[Stated goal]: Render the stretch of data from the line containing "How far is the tattoo" through the line containing "5.57 metres" as a two-column CSV with the headers input and output. Each row should put a text under input and its answer under output, with every field quoted and line breaks replaced by spaces.

(Rows from a dataset)
[Begin]

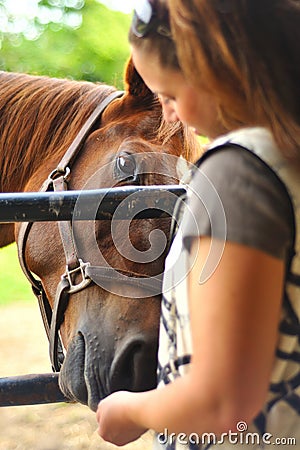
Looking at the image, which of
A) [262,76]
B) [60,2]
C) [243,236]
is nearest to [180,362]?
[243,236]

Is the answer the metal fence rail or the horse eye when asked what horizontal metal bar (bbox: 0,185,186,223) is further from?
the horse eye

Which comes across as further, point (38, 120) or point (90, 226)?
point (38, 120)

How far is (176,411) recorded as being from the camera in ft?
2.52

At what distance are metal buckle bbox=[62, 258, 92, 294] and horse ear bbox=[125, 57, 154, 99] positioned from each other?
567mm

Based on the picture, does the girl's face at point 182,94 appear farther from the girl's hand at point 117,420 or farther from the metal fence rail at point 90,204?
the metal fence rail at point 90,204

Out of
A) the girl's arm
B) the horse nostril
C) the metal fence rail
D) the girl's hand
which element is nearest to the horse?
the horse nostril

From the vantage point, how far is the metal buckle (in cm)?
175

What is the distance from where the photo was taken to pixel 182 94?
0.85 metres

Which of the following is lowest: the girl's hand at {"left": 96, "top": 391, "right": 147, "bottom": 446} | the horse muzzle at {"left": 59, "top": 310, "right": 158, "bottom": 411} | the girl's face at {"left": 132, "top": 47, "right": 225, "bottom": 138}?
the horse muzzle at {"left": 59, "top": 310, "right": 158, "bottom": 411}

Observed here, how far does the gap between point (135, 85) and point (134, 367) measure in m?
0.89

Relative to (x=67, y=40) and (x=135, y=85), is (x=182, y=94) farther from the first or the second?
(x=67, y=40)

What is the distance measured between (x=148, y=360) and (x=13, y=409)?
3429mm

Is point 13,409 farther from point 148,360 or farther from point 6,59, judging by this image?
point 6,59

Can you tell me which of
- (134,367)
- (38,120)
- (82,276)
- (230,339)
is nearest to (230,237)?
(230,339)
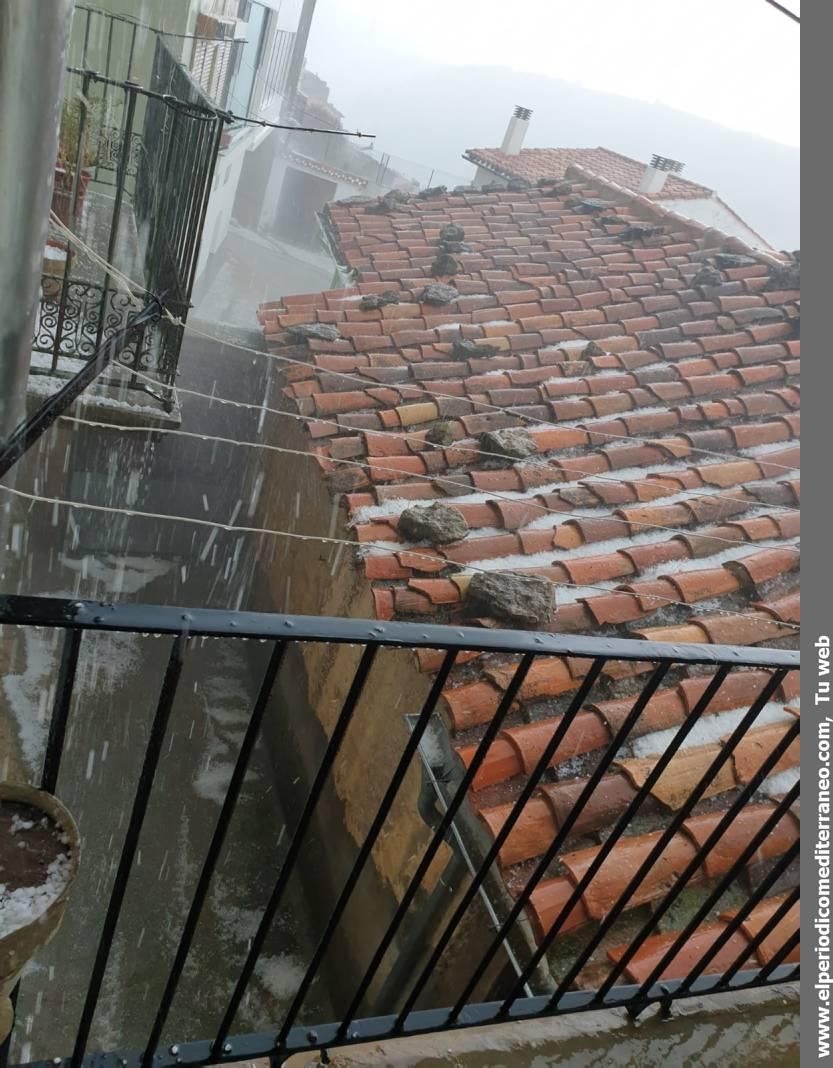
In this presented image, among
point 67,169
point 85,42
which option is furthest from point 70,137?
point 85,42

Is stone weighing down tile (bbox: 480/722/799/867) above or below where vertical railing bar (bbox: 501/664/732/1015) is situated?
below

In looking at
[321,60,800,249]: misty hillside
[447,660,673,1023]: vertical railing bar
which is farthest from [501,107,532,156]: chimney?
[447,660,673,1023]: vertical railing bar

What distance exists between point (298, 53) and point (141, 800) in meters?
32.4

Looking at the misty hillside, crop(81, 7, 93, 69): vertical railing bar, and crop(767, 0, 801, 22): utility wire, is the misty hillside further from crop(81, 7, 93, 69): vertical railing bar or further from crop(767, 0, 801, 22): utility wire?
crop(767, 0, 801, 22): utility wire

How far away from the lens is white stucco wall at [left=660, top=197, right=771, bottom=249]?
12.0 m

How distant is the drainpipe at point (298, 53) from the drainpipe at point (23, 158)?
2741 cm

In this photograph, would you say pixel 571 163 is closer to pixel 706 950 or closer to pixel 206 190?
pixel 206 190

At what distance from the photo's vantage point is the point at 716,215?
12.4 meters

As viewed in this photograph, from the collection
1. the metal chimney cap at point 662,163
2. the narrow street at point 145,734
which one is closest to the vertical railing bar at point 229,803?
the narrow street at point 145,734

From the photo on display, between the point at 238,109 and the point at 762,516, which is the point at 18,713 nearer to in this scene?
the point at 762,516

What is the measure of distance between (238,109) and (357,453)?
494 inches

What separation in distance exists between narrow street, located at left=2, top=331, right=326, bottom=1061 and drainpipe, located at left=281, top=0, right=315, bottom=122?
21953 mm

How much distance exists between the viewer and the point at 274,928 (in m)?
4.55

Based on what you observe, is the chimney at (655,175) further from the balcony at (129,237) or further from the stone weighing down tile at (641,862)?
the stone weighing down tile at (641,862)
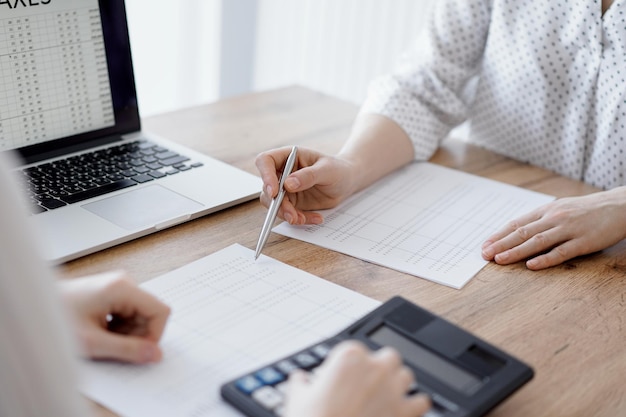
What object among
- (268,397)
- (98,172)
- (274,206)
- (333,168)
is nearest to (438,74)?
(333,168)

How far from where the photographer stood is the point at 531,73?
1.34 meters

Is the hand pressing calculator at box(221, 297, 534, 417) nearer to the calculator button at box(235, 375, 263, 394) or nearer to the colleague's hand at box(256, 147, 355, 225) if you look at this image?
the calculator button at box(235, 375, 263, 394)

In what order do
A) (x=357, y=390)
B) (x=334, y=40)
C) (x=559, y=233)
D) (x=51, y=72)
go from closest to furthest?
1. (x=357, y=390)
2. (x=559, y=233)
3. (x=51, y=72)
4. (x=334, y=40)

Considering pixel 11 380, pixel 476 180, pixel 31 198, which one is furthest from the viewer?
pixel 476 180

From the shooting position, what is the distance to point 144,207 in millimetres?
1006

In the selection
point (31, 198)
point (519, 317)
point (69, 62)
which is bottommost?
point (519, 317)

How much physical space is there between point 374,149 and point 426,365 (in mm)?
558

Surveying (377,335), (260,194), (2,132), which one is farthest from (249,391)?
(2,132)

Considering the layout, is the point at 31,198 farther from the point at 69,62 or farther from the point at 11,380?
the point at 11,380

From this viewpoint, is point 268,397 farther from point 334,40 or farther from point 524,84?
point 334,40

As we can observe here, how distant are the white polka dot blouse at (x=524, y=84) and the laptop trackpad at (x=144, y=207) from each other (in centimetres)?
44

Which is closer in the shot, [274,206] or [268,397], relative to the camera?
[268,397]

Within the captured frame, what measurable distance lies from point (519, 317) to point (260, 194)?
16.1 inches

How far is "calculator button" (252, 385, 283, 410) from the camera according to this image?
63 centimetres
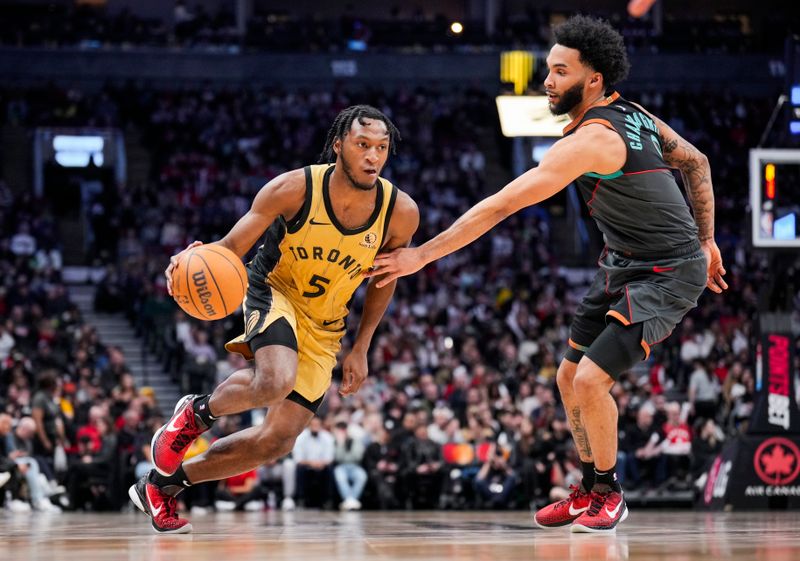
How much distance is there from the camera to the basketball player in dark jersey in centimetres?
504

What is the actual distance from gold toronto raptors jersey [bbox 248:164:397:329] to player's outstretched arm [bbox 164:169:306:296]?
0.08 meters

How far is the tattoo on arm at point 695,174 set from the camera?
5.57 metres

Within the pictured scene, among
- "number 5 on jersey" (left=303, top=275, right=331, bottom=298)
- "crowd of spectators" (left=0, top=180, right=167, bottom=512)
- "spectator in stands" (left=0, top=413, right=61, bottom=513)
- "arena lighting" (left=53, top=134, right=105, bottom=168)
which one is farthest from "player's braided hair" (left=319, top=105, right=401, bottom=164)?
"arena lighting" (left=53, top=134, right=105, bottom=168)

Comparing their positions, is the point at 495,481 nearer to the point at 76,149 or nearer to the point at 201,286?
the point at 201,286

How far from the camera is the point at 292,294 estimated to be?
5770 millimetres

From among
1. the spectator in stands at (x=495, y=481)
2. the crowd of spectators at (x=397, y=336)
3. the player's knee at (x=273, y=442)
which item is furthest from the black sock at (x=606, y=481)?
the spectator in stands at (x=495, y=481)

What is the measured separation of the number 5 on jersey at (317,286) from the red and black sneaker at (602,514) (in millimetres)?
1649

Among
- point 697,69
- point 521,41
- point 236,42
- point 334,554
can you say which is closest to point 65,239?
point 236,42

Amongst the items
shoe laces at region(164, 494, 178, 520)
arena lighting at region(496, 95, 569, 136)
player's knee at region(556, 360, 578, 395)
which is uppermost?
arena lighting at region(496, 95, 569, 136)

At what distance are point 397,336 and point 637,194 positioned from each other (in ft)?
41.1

[End]

[Solution to the problem]:
input,output
"How far is the tattoo on arm at point 695,174 set from the camera?","5.57 metres"